* [PAGE TEXT]:
====

In this chapter 'conveyance' includes every instrument in writing by which an estate or interest in real property is created, alienated, mortgaged, or encumbered, or by which the title to real property is affected, except a will.
This chapter is not intended to interfere with vested rights in lands or premises, arising by adverse title, acquired in good faith since the date of the defective acknowledgments.
When the deed is executed and recorded in the deed records in the proper recording district, the record, certified by the recorder, is evidence in all courts, and has the same effect as the original.

====

* [DATA BLOCK]:

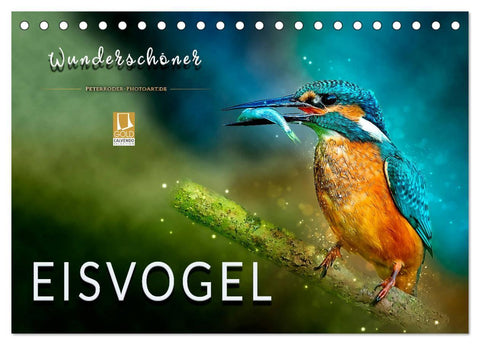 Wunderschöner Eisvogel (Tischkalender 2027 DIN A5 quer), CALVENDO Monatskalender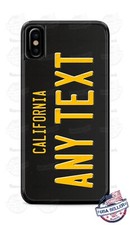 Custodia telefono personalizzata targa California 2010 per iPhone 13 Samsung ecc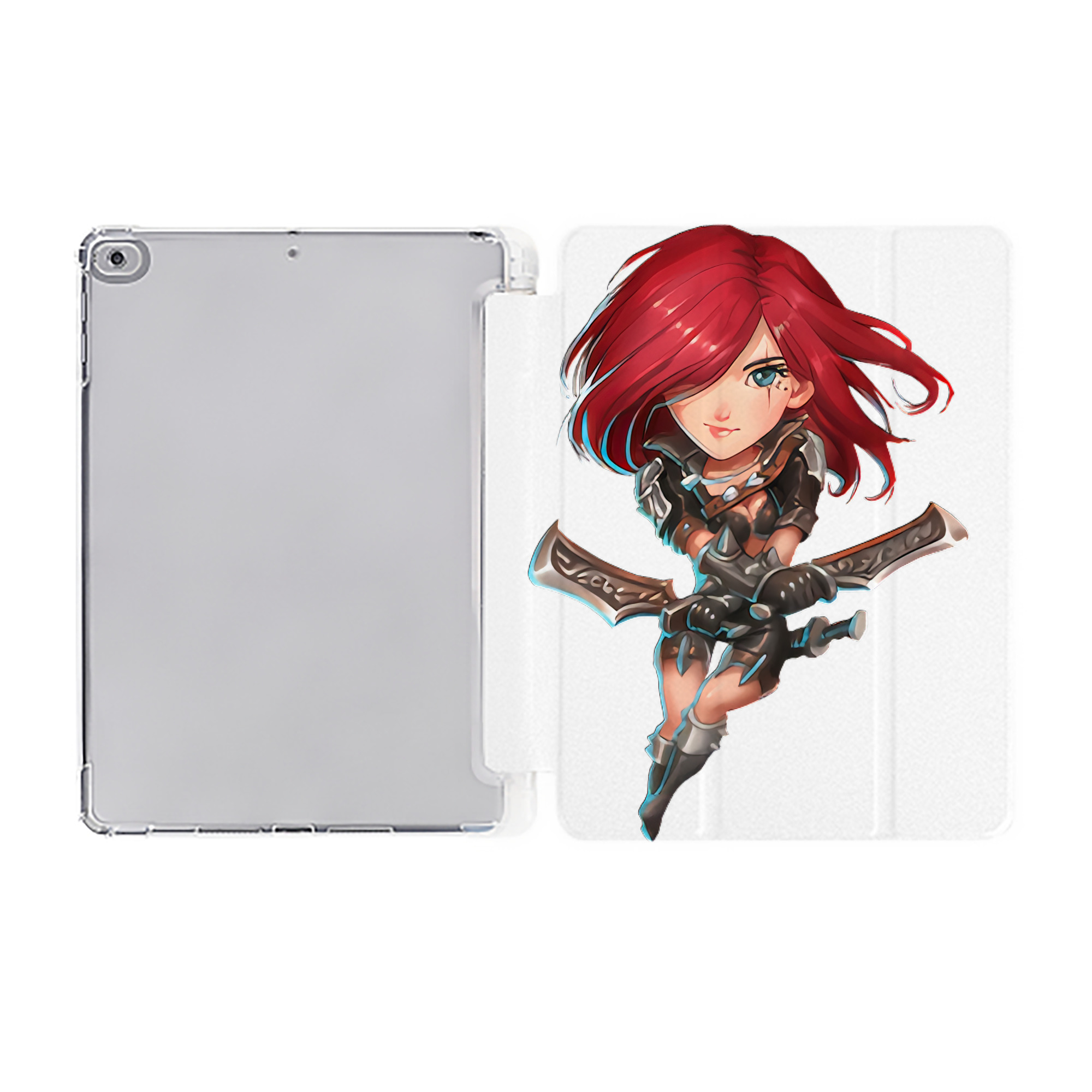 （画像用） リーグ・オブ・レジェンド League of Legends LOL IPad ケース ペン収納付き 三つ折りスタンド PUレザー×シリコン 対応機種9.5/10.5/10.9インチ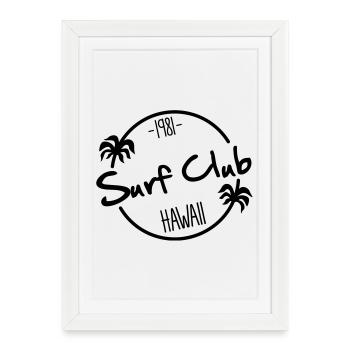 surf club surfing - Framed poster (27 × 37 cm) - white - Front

====

Using the conveyance text, explain in one to three sentences what must happen for the record of a deed to serve as evidence in all courts. Rely only on the conveyance text and nothing else on the page.

* [WRITTEN REPLY]:
The deed must be executed and recorded in the deed records of the proper recording district, and the record must be certified by the recorder. Once that is done, the record is evidence in all courts and has the same effect as the original.